Description of how to change a drum head on a rope tension drum: This process is quite intuitive and obvious
but there are a few bits of information that the drum-tensioning-newbie might find useful.
Make note of the relationship between the vent hole or other land mark on the shell and the sling attachment or other land mark on the counter hoops so that when you put the drum back together, it is properly aligned.
Untie the drag rope and then loosen the knot that secures the rope (unwrap the pig-tail or just unhitch whatever is there)
Pull through several feet of rope onto the first loop beteen the counter hoops
Pull those several feel through to the next series of loops gradually reducing the length of your pull until you have pulled the initial several feet spread out through the entire drum circumpherence
Back at the end of the rope, continue pulling through more and more until the top counter hoop is loose enough to completely pick up off the drum
Make a decision, do you pull the entire drum apart and clean it, preparing the bearing edge for a new head with wax (if you use it) or do you simply replace the head and tighten the drum?
If you choose to clean the drum, pull the rope through enough that the barrel can fit through a gap in the ropes, i.e. the batter side counter hoop or snare side counter hoop can slid off the drum
Slide the hoops off and pull the barrel out.
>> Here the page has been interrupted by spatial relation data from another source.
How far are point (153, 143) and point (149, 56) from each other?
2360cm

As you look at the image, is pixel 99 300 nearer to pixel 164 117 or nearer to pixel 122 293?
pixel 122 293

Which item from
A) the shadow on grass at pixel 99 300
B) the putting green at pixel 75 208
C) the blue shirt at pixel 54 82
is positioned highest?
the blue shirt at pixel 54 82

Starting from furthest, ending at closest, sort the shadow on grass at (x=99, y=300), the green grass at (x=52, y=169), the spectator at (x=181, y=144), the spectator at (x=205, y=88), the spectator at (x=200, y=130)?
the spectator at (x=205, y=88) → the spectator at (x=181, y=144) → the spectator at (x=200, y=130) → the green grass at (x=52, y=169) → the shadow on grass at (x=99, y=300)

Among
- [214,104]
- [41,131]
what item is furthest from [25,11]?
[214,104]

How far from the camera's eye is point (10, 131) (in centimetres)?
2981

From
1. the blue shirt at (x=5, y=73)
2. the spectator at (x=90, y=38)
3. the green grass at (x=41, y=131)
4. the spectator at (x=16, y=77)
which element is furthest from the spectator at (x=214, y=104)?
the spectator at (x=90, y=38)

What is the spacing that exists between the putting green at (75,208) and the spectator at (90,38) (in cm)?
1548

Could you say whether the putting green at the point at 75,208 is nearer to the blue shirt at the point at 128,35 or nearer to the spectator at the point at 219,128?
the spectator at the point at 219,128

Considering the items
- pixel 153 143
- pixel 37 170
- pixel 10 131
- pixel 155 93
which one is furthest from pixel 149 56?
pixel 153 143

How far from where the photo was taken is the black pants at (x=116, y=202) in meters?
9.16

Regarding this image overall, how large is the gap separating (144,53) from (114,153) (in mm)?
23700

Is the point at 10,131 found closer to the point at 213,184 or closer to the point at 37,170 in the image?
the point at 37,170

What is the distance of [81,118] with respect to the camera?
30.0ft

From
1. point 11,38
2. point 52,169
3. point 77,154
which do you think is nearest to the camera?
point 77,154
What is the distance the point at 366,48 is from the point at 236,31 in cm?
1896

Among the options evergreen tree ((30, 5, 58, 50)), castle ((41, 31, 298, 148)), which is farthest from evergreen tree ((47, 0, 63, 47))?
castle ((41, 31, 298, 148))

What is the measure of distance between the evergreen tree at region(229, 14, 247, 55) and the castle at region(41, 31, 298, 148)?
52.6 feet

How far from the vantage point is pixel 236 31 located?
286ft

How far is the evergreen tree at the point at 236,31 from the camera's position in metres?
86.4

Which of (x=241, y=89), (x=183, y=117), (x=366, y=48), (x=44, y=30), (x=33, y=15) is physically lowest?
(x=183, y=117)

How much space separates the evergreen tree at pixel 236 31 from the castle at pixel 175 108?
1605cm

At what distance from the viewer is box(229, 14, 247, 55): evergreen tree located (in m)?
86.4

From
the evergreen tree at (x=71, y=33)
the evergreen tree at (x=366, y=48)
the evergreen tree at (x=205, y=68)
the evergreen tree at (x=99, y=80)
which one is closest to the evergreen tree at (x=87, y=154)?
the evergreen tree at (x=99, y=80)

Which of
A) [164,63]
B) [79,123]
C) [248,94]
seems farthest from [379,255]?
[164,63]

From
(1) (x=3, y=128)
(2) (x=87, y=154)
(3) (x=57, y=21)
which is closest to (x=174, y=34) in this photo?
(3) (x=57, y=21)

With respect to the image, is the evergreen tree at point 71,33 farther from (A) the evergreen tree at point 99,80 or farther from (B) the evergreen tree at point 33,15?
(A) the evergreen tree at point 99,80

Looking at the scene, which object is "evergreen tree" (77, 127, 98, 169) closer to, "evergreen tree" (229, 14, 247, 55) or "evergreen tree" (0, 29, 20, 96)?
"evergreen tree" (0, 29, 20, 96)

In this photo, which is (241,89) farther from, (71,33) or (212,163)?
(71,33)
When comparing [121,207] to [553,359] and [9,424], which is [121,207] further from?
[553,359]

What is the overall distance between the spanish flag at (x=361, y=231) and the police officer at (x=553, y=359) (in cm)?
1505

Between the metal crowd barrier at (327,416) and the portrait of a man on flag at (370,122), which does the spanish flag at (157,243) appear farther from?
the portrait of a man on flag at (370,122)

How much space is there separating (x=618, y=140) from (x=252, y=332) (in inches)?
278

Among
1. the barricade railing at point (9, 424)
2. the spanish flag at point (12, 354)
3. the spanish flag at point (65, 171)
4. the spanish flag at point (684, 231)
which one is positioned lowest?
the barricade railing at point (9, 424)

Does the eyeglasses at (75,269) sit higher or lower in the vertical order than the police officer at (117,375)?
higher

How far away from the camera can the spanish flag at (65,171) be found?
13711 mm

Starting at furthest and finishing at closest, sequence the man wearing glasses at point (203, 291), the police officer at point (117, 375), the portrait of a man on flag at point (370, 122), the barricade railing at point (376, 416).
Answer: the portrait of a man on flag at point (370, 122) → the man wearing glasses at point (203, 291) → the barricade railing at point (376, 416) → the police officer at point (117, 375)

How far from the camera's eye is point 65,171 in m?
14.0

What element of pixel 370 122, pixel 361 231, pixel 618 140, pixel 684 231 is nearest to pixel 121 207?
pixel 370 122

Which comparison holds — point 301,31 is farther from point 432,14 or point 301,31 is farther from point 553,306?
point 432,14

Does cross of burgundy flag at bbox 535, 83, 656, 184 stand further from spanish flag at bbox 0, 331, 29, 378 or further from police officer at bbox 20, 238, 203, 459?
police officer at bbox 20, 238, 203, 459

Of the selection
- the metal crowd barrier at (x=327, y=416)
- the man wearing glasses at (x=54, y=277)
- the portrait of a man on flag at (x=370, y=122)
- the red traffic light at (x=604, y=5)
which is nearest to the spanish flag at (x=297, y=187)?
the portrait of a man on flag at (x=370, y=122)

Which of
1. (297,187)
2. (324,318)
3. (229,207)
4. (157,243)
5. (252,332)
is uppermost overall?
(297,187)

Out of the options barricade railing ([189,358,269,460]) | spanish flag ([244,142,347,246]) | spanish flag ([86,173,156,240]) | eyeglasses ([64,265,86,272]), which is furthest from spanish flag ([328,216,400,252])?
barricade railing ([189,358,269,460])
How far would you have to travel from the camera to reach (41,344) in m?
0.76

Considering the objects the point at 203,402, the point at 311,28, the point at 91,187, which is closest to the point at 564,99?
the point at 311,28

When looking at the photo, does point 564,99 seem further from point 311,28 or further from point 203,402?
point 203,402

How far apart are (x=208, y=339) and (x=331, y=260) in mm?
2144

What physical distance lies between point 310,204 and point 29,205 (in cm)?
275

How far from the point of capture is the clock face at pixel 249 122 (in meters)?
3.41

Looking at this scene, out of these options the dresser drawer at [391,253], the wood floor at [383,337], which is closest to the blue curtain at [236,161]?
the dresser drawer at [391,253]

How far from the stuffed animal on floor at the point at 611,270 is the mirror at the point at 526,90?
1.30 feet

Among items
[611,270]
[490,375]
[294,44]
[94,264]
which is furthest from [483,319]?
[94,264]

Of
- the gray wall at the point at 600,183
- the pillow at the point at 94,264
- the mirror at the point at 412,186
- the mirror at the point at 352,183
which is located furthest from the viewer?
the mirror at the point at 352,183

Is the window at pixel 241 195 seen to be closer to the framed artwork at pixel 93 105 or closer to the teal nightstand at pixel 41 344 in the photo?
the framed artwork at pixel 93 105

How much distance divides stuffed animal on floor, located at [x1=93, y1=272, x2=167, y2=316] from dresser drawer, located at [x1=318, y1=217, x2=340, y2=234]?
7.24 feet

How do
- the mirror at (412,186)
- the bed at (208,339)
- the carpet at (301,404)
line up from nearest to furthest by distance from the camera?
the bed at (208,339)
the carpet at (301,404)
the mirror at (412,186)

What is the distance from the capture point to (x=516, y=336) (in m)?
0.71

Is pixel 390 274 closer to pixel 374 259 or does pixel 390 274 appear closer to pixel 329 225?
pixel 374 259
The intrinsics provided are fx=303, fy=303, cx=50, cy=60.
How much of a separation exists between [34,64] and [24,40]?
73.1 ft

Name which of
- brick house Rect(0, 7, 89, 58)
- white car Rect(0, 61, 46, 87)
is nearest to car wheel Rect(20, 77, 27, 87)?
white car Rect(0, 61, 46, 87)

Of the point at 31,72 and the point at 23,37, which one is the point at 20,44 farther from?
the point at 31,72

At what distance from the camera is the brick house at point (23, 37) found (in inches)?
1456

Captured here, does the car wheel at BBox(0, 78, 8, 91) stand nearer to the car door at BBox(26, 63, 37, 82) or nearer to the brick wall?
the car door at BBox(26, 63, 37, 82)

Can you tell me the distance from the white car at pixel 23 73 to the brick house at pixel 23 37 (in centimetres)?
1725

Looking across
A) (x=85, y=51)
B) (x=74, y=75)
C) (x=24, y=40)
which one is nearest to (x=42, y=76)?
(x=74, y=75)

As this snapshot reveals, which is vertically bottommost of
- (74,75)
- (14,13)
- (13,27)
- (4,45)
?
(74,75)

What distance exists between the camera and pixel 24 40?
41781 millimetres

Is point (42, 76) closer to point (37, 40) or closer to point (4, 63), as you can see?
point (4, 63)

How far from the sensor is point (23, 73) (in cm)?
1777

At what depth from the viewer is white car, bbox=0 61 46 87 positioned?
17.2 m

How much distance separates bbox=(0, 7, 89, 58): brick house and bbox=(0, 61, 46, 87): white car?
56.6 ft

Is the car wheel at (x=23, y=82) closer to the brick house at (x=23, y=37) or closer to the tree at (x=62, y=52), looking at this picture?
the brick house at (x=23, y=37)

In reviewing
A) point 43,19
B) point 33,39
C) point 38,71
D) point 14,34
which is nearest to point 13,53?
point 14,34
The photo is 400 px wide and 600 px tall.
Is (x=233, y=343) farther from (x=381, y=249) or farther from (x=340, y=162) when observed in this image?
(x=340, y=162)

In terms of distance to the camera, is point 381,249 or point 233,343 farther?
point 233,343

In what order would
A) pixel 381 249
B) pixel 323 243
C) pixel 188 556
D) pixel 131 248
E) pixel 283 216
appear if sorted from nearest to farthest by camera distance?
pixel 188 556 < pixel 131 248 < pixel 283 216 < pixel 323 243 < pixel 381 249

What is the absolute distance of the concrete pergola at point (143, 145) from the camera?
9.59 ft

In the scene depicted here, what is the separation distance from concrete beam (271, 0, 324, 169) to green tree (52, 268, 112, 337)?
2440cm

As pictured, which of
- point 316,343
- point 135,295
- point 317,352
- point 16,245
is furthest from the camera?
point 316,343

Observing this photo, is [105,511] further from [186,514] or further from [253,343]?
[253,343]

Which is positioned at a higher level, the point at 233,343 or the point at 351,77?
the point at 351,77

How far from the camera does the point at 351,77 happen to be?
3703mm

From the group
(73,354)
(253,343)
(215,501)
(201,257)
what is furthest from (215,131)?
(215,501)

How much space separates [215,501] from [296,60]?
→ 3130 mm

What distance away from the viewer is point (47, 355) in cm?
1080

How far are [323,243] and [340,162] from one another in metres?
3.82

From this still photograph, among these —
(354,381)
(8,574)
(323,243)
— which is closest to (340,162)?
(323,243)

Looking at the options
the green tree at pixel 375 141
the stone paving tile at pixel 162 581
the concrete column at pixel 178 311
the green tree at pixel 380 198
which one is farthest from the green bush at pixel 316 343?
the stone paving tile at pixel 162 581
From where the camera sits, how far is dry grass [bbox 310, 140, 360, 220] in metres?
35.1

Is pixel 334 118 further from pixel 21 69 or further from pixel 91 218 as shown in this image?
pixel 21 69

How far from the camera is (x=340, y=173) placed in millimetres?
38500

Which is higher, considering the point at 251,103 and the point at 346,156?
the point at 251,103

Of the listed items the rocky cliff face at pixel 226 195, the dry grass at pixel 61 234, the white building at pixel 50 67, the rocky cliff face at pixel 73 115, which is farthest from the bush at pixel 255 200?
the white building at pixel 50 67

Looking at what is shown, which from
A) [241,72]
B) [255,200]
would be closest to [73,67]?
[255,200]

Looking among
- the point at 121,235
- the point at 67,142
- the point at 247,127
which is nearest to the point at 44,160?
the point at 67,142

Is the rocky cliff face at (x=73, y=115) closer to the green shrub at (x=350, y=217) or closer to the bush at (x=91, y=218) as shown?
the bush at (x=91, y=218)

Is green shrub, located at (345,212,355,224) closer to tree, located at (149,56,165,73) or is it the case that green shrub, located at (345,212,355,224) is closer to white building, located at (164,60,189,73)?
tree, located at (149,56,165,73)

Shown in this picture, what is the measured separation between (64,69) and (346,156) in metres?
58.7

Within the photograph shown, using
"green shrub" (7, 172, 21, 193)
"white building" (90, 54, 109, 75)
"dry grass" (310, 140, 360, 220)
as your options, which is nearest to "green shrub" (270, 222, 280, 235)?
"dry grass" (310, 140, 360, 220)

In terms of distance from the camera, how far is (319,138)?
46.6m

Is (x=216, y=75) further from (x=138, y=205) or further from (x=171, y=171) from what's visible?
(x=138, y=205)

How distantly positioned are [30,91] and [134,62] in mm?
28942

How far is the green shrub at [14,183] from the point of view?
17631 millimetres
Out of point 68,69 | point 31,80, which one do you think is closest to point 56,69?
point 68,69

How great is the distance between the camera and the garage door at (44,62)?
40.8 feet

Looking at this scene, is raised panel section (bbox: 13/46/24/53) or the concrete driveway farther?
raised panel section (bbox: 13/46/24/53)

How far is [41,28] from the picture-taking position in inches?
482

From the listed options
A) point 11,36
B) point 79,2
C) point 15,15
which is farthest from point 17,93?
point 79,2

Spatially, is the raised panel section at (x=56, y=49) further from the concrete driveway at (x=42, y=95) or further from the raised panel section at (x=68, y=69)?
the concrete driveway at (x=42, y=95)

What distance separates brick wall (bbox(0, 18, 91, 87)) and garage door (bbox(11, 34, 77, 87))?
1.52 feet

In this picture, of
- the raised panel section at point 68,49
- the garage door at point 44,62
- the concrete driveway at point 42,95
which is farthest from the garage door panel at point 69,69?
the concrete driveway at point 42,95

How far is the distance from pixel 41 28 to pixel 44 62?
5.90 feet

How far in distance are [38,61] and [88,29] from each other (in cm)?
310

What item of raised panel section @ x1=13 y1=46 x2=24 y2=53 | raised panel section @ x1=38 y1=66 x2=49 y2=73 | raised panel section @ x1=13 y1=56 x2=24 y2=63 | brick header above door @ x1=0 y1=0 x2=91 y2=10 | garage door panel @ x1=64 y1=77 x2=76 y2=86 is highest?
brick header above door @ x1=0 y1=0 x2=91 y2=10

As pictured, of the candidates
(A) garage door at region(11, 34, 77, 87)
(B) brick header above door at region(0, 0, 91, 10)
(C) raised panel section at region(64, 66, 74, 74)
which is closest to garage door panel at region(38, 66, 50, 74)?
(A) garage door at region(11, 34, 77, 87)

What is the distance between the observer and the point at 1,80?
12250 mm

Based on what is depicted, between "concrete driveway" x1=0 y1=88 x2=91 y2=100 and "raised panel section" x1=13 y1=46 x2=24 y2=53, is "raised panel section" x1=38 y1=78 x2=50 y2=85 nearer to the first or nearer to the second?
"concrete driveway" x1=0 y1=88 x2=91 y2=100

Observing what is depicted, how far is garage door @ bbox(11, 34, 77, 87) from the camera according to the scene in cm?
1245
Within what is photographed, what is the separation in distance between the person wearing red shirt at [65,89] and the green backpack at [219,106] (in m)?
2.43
Inspect. Use a damp cloth or sparingly use some light wood cleaner to wipe down the bearing edge and shell, maybe use a vacuum cleaner to suck out any bugs or bits of junk in your shell.
Let the shell dry if any moisture was used to clean it.
If you have wax handy, apply a thin coating to the bearing edge (again, only if you desire it, many don't use wax at all) by running the wax repeatedly over the bearing edge. Why wax? It closes pores, smooths the bearind edge and provides some water proofing where there is normally no finish.
Put the new head(s) on the drum, aligning as you wish, the only gotcha in alignment might be if the snare flesh hoop has a place for the snares, and if there's a logo on the drum head (email for information on how to remove logos from commercial drum heads!).
Fit the counter hoops back on the drum after their inspection and cleaning (drying), aligning to the place you made note of at the start of the process.
Start adding tension to the ropes from the far end (nearest the anchor) to the loose end, take your time pulling just a few inches of slack out of each run of rope around the drum. If you pull all the slack out, and the counter hoop falls of the drum on one side, it will take much longer to realign and remount the counter hoop than if you just left some slack in the lines until the last run around.
Keep pulling slack out in ever increasing pressures, evenly applied around the drum.
On the last few runs you can pull quite a bit (or use a press, if you have one and don't fear the crushing forces applied to your favorite instrument), and move the drum around so as to get the best angle for pulling excess rope. As you near the end, make one last run around cranking the last bits of rope through the hoops ending with a strangle hold on the loose end where it passes through the anchor. Apply the pigtail knot and retie the drag rope.